▸ Text shown
- Opening Delimiter -

A man jogged by me, wearing a mask. He was giving me what I thought was a thumbs-up — two thumbs up, in fact. A nice gesture of solidarity, I thought. I gave him a thumbs-up back. But then I realized: My mask was dangling around my neck — I was taking in a little fresh air — and he wanted me to put it back up. There was alarm and reproach in his eyes. Another time, I passed a woman, and probably got too close to her. Veering sharply off, she said, “Excuse me, moron.”
I overheard a man in the park talking to his friend. “I have hay fever, and when I’m coughing, people look at me like I’m a serial killer.”
Out on the Hudson River, three guys were on Jet Skis, slaloming like mad, making rooster tails. They had the river to themselves, and it looked like they were having a ball. Speaking of balls: I saw a man practice his tennis against a wall. It was the first “live sports event” I had seen in ages. Another man, in front of another wall, practiced his singing — day after day. I imagined that the others in his apartment did not want to hear him. He had found an outdoor studio.
Often, the parks were crowded, while the streets were not. If you wanted social isolation, you were much better off in Times Square than in a park. In Times Square, there was practically tumbleweed. Not far from Times Square, I saw a father and a son playing catch in the middle of the street. (Baseball, I’m talking.) Just like it was 1937 or something. I had never seen this, in my years in New York.
A friend of mine said he saw kids riding their bikes in the middle of the street, poppin’ wheelies — just like they were in suburbia. I noticed that the flower boxes outside the Javits Center — which was used for a while as a field hospital — were amazingly neat, pretty, and pristine. There was no one around to mess them up: to sit in them, for example, or throw litter in them. As for the air quality, we could almost compete with the Rockies.

- Closing Delimiter -

▸ Dataset content

- Opening Delimiter -

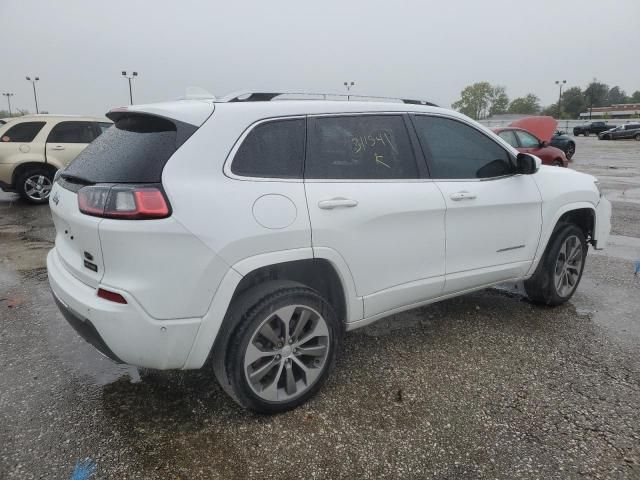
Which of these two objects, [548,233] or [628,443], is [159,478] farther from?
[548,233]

- Closing Delimiter -
- Opening Delimiter -

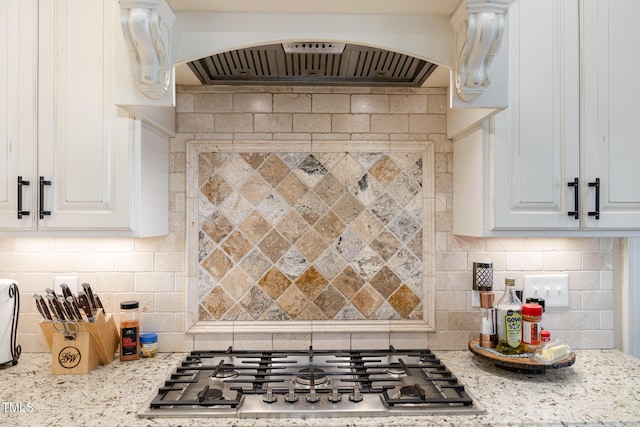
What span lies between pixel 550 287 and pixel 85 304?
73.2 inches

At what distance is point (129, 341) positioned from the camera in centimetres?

- Closing Delimiter -

▸ Problems and tasks
- A) Please retype the New York passage from "Often, the parks" to "in New York.".
- B) Write what comes next in the New York passage, starting after its final sentence.

▸ Numbered answers
- A)
Often, the parks were crowded, while the streets were not. If you wanted social isolation, you were much better off in Times Square than in a park. In Times Square, there was practically tumbleweed. Not far from Times Square, I saw a father and a son playing catch in the middle of the street. (Baseball, I’m talking.) Just like it was 1937 or something. I had never seen this, in my years in New York.

- B)
I noticed something weird the other day: I waited for traffic, for like a minute. I had gotten used to tumbling into the streets, as though New York were Mayberry. Things are picking back up. There are more people about, with less obvious fear. Even the 7 o’clock cheer is petering out, much less robust and much less sustained than before.
On Memorial Day evening, people were gathered on the sidewalk outside two restaurants, one of them newly reopened (for takeout, between “3 and 8:30-ish”). The scene was almost a block party. Men were talking about the charity golf match shown on television the day before — a real, live, professional sports event: Tiger Woods and Peyton Manning versus Phil Mickelson and Tom Brady. On the sidewalk, there was something resembling normality.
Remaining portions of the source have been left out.